_TASK DESCRIPTION_.
Determine the count of lines containing "Capricornis" in the entries below and return only that figure.

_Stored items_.
>>
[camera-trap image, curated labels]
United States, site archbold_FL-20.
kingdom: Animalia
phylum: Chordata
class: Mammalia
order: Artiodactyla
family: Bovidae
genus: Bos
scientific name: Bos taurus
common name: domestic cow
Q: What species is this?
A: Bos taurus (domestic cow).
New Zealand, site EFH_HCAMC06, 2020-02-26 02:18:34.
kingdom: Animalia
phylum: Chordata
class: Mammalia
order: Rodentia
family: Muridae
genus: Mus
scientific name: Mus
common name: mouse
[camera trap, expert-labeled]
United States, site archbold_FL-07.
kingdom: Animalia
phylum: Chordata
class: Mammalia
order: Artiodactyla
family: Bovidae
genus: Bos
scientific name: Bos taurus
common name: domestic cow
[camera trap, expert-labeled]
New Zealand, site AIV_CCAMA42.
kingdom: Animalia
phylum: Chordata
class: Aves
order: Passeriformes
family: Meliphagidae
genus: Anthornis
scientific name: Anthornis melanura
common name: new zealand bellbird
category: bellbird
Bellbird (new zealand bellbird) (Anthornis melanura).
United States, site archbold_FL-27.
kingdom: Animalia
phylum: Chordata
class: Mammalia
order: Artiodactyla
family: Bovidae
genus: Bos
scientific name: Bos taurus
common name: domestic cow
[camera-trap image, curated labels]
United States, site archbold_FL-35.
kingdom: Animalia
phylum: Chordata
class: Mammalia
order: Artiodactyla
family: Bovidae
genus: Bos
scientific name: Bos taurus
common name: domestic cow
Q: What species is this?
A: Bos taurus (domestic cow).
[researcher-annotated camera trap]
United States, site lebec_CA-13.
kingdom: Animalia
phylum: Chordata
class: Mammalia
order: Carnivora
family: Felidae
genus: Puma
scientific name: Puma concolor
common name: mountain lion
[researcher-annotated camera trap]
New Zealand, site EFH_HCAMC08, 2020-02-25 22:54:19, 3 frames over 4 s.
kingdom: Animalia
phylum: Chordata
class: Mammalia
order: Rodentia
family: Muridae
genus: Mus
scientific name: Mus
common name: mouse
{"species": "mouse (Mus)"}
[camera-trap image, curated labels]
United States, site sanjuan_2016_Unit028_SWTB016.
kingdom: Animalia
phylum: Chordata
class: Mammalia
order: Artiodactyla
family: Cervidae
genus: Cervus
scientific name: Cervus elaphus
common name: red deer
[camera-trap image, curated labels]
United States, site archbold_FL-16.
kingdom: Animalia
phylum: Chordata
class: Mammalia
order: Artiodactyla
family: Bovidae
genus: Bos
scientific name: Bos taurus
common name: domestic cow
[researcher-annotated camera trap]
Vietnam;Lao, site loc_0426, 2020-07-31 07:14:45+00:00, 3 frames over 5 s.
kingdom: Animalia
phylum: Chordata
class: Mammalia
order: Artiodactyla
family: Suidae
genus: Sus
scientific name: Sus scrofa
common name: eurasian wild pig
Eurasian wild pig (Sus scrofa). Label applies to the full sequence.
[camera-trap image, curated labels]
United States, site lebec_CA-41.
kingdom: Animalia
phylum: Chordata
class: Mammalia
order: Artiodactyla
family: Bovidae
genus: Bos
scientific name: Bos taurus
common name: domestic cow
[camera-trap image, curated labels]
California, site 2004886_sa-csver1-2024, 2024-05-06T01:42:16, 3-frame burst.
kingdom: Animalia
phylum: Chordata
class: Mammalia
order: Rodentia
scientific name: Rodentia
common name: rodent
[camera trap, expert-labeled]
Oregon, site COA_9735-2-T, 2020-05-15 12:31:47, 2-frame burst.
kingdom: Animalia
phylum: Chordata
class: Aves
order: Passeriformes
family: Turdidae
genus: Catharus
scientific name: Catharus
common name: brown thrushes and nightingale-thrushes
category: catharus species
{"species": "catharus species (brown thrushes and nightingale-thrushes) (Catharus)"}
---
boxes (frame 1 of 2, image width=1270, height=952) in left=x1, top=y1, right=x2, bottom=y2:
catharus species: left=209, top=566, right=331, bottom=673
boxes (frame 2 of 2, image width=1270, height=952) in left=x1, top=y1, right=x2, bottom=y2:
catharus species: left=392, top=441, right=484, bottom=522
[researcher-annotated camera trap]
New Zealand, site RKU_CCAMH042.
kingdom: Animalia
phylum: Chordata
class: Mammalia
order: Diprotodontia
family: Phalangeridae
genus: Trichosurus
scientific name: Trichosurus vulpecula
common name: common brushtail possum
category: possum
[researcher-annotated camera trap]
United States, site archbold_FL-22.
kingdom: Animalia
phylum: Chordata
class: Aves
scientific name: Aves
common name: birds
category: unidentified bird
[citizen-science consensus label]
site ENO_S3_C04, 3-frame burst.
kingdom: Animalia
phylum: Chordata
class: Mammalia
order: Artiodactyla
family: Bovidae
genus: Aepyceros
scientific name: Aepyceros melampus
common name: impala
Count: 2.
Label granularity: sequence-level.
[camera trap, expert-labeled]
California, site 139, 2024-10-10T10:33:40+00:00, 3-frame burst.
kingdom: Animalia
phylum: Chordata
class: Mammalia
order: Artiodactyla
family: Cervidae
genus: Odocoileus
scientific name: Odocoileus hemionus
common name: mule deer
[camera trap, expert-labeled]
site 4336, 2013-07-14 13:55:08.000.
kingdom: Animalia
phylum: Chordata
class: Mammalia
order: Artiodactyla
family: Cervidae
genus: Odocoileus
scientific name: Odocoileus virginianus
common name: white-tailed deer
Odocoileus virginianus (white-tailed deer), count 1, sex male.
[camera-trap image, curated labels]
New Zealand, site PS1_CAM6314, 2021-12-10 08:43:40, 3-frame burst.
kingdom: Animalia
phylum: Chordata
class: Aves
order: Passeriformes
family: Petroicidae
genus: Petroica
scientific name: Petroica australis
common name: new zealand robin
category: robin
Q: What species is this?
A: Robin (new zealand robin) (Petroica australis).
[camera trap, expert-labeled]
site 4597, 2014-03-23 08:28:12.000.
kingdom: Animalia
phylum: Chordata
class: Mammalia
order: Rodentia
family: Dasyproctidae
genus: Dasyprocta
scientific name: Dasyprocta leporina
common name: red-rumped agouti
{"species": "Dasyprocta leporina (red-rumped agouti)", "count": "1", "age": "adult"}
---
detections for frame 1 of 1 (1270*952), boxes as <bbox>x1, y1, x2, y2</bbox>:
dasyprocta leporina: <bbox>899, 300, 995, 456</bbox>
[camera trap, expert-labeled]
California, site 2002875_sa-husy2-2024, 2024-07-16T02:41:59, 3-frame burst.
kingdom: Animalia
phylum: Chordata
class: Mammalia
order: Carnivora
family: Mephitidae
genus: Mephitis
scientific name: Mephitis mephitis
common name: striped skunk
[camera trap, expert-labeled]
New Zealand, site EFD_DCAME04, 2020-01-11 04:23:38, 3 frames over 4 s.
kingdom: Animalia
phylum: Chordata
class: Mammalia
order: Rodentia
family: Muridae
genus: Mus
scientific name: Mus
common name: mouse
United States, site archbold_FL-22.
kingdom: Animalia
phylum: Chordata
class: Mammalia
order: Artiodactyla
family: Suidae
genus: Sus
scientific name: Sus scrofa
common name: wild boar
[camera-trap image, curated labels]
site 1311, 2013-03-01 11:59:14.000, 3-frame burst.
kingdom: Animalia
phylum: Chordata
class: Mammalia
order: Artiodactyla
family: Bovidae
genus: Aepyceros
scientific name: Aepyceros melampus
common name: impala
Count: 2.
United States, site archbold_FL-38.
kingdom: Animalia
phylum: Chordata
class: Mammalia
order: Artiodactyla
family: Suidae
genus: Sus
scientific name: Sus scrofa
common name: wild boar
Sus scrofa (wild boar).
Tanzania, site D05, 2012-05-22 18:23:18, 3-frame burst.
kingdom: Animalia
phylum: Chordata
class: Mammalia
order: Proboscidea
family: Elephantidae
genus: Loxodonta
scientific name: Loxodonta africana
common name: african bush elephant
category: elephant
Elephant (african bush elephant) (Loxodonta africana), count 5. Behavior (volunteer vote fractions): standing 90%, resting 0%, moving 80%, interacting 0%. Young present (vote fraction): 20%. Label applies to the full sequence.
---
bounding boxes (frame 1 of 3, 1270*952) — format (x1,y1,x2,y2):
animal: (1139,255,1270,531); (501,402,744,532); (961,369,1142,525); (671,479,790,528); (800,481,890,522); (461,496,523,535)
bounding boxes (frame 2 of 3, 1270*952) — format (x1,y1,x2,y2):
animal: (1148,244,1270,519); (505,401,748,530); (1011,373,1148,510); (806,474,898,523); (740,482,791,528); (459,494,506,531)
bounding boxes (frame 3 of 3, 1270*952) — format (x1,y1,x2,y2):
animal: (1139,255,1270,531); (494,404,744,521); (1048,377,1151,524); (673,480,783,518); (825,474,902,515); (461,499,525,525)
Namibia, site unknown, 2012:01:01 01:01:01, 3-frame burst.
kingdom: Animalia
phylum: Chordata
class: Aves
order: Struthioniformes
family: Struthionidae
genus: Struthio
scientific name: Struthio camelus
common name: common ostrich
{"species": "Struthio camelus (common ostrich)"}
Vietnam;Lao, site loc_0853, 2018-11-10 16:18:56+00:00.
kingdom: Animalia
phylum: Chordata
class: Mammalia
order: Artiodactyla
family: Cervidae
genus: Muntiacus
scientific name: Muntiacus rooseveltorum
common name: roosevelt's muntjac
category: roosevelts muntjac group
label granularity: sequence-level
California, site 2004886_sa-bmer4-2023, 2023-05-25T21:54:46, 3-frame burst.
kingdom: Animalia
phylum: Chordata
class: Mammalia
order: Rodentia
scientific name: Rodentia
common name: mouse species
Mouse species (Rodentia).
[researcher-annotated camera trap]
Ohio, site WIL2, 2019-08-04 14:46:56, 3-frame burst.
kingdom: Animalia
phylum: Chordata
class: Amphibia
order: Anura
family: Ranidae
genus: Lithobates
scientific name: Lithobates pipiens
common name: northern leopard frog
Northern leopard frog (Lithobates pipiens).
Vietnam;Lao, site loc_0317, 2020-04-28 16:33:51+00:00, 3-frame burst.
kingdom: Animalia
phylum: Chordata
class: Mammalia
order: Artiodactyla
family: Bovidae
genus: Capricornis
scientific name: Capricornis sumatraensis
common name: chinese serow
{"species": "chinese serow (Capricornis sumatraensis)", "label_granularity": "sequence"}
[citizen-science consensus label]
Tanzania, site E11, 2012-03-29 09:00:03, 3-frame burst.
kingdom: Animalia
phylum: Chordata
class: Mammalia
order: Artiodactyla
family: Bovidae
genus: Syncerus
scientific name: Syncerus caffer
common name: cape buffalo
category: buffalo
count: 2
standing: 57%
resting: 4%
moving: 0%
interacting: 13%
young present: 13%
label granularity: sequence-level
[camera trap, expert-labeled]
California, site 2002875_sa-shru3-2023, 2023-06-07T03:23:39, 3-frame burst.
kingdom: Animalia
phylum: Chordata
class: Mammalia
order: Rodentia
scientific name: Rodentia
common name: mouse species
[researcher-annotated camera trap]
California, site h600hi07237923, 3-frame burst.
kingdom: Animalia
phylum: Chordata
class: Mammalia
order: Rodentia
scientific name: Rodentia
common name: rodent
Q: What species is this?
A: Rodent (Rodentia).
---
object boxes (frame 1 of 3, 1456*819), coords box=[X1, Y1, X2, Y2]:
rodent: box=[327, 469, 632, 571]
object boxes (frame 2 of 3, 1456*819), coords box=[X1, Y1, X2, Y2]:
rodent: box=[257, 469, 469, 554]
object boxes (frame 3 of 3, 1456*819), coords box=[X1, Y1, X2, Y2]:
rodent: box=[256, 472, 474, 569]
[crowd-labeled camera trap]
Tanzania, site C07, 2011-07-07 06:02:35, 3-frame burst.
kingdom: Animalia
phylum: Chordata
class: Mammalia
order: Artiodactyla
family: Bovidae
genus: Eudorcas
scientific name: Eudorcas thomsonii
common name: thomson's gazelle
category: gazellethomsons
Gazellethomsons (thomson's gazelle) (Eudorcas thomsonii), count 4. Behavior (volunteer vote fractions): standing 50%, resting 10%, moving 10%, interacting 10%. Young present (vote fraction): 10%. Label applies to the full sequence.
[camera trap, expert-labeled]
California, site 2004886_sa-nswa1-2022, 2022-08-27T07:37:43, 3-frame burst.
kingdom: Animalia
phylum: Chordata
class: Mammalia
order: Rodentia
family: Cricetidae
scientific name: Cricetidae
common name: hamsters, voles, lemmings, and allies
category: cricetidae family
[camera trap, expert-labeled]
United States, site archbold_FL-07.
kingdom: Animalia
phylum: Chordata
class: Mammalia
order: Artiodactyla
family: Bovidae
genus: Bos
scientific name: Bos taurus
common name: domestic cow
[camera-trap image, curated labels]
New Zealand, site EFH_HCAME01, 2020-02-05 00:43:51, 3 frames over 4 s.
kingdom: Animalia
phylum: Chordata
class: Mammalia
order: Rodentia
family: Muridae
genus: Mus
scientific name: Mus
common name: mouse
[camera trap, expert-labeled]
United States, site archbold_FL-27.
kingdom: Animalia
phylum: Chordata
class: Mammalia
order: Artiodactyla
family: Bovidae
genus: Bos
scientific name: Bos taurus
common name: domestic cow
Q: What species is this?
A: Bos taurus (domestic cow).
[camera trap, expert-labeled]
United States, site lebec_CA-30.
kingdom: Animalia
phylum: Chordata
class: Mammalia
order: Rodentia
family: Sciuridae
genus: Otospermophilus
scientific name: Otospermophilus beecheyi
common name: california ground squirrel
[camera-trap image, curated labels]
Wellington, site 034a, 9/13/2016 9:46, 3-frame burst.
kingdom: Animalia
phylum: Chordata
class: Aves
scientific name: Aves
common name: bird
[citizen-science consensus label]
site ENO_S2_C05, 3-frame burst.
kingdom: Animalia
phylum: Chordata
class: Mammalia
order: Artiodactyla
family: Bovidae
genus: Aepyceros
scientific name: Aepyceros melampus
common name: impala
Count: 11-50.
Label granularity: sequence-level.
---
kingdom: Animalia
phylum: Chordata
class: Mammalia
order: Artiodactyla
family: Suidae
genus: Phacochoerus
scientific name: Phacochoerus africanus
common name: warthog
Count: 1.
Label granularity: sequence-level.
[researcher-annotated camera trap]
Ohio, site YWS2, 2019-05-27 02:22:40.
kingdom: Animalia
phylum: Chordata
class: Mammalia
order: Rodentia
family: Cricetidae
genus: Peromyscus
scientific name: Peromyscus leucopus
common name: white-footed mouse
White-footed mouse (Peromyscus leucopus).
<<
_RESPONSE BOX_.
3